• **Aim of the exercise**
Gather every line of the material below that contains the word "flower", copying each of those lines in full.

Extracted records:
━━━━━━━━━━

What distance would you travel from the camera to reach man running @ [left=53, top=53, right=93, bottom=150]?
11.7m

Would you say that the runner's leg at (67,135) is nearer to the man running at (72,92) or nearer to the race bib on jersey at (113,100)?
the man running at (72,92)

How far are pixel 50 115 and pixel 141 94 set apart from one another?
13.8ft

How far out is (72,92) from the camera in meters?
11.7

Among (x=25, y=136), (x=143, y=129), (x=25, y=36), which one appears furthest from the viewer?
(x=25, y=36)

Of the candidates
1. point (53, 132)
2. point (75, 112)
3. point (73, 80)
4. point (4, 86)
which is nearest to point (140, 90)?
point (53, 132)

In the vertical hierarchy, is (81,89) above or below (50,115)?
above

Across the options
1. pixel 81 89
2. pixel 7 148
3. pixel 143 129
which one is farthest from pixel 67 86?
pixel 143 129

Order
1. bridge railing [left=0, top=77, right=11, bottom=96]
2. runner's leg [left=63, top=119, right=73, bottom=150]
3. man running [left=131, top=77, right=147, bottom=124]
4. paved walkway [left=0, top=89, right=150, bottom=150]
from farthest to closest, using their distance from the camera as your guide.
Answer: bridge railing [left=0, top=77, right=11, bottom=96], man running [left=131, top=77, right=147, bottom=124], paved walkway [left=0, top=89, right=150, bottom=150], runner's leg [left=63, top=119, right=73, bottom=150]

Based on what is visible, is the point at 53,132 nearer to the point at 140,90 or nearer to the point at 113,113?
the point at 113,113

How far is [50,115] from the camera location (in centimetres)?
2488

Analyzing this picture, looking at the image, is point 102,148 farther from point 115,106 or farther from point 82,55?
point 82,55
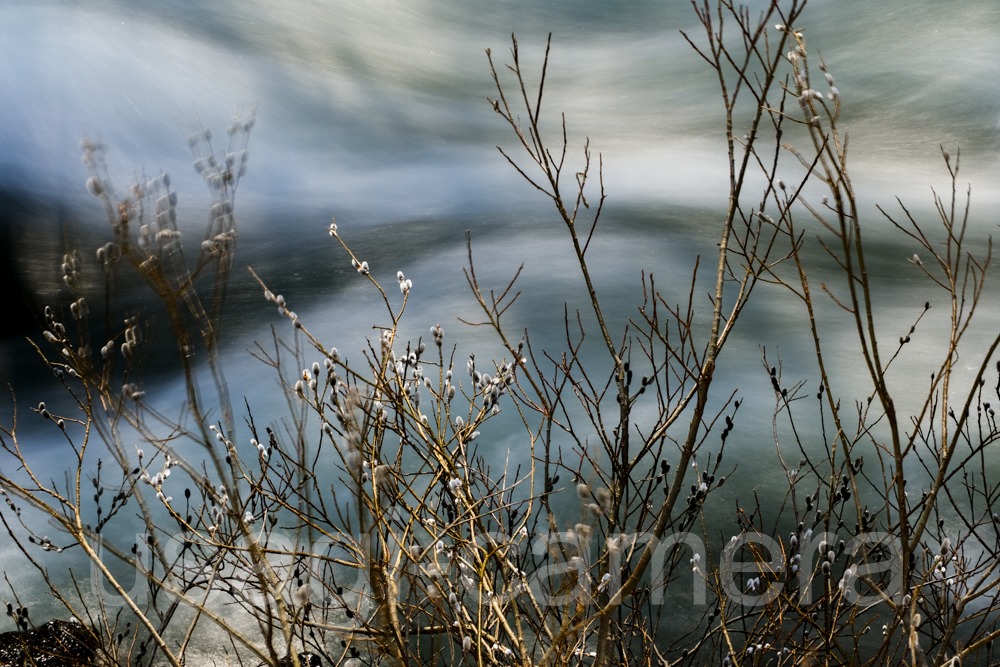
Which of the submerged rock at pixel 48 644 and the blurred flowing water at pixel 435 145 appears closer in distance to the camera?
the submerged rock at pixel 48 644

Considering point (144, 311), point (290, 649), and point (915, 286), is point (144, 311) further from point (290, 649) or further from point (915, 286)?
point (915, 286)

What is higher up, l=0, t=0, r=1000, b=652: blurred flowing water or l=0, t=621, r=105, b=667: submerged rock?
l=0, t=0, r=1000, b=652: blurred flowing water

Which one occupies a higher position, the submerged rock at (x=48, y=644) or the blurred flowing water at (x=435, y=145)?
the blurred flowing water at (x=435, y=145)

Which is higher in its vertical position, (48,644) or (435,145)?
(435,145)

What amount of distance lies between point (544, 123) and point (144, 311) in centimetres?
506

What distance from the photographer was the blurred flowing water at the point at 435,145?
7.00 meters

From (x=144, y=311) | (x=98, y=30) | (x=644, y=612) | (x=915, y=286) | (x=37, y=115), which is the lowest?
(x=644, y=612)

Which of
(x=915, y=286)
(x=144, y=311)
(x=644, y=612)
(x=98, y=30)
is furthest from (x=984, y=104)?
(x=98, y=30)

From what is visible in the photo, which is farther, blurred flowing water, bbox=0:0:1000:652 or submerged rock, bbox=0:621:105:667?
blurred flowing water, bbox=0:0:1000:652

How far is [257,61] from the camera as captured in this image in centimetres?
886

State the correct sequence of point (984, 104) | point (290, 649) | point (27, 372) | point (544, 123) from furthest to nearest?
point (544, 123) → point (984, 104) → point (27, 372) → point (290, 649)

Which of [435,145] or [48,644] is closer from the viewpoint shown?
[48,644]

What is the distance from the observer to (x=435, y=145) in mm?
9141

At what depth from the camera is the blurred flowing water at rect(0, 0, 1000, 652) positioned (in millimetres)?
7004
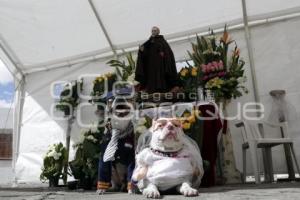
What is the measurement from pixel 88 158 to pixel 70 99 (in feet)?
5.81

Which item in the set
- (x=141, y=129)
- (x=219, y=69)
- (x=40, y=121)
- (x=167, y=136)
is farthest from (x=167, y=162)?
(x=40, y=121)

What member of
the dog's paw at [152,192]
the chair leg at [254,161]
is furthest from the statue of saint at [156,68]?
the dog's paw at [152,192]

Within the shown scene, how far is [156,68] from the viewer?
3.93m

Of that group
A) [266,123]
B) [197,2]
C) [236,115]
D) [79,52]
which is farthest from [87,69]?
[266,123]

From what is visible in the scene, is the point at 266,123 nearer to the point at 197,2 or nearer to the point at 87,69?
the point at 197,2

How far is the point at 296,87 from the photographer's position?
4.26m

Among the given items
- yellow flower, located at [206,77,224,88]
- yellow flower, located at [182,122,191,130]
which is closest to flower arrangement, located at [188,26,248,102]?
yellow flower, located at [206,77,224,88]

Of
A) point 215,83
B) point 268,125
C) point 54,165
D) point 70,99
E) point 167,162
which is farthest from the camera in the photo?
point 70,99

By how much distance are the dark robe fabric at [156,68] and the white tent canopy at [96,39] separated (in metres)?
0.84

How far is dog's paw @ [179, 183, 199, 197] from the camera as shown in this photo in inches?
86.7

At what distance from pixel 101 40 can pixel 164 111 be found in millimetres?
2184

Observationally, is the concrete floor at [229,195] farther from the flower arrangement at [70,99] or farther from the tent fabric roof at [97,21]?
the flower arrangement at [70,99]

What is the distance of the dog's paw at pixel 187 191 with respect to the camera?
2.20m

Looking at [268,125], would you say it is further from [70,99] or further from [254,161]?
[70,99]
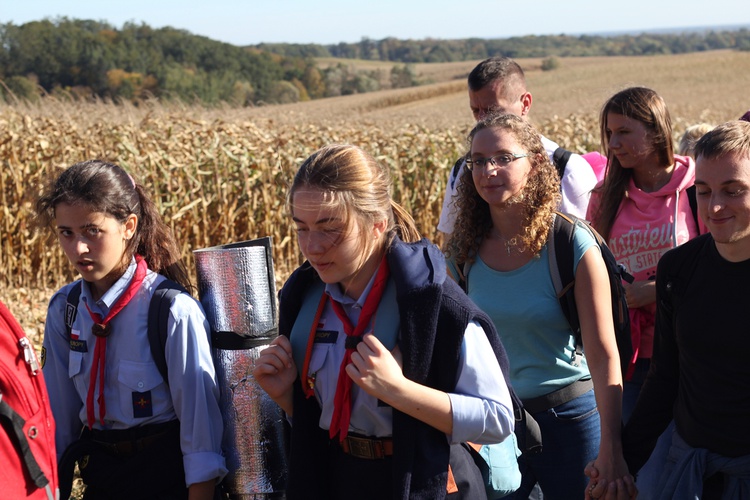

━━━━━━━━━━

• **Answer in full**
- yellow flower, located at [206,77,224,88]
- yellow flower, located at [182,122,191,130]
which is closest to flower arrangement, located at [188,26,248,102]?
yellow flower, located at [206,77,224,88]
Observationally, is the concrete floor at [229,195] farther from the flower arrangement at [70,99] or farther from the tent fabric roof at [97,21]?
the flower arrangement at [70,99]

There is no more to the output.